Efforts to reduce air pollution here in the San Joaquin Valley have worked. That’s what makes President Donald Trump’s attempt to turn back the smog clock so infuriating.
Always eager to hurt the state he hates, and to nullify any and all Obama-era progress, Trump’s administration this week snatched back California’s unique power for setting standards on tailpipe emissions that are higher than elsewhere in the United States.
Why? To make cars cheaper, the president says.
The health of his own people doesn’t seem to matter much.
Before air districts throughout the state got serious about curbing pollution, California air was miserable. Many adults here in the Northern San Joaquin Valley remember a time when they were lucky to catch a glimpse of mountains on either side — the coastal range to the west, Sierra foothills to the east — because air pollution was so bad. The Valley’s bowl shape is largely to blame, capturing Bay Area smog blown in on delta breezes and holding it captive.

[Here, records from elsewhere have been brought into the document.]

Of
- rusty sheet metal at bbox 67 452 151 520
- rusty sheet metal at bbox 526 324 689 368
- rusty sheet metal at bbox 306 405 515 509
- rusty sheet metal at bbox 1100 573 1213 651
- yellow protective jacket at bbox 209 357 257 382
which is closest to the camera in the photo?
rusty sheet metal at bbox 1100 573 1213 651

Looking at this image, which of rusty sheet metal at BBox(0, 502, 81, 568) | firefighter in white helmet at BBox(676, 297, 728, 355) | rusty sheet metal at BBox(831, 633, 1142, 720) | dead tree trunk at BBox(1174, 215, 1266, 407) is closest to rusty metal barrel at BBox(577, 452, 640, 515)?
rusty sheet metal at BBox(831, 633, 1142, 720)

People love to hate government overreach, always sticking its nose in our private affairs. So we grumbled when, many years ago, new air rules forced us to smog-check our vehicles, and sometimes pay dearly to bring them up to snuff. We complained when rules drastically reduced the number of nights we’re allowed to stoke up the fireplace. Farmers were annoyed at limited burn days.
But these regulations and many more — however irksome — have done wonders for our air quality.
It’s measurable, the San Joaquin Valley Air Pollution Control District says. Since 1990, air rules are credited with reducing:
- Cancer risk from dirty air by 87%
- Days of high ozone risk, or summertime air pollution, by 92%
- Days of PM2.5 risk, or winter air pollution, by 58%
Even with this progress, our area remains plagued with more than our share of lung problem cases. The American Lung Association gives Stanislaus County an F grade for both ozone and particle pollution. Imagine how much more our people would suffer if not for air regulations, now the most stringent in the nation.
Some of California’s rationale for strict regulations is meant to confront climate change. Even if people don’t believe the planet is warming, they can’t argue with the documented health benefits of reducing air pollution, not to mention tule fog.
And most of it still comes from vehicles.
A Los Angeles Times editorial equates Trump’s rollback order with telling automakers: “You must pollute more.” That would be funny, if it weren’t so serious for so many of our people at risk: 31,500 adults with asthma in Stanislaus County, 9,218 children with asthma, 17,541 people with COPD, or chronic obstructive pulmonary disease, the American Lung Association says.
And now the president’s people are investigating four automakers — BMW, Ford, Honda and Volkswagen — because they dared to make a deal with California, saying they’re good to stay on track with the state’s higher exhaust standards. Trump’s penchant for punishing perceived foes, even those who just want to live a higher law, is stunningly disappointing.
This region has dramatically improved our air quality precisely because California secured authority in 1970 to bypass federal air rules and come up with its own. The idea of reverting to lower standards to avoid bickering with the president is unthinkable. Our health is much more important than his ego.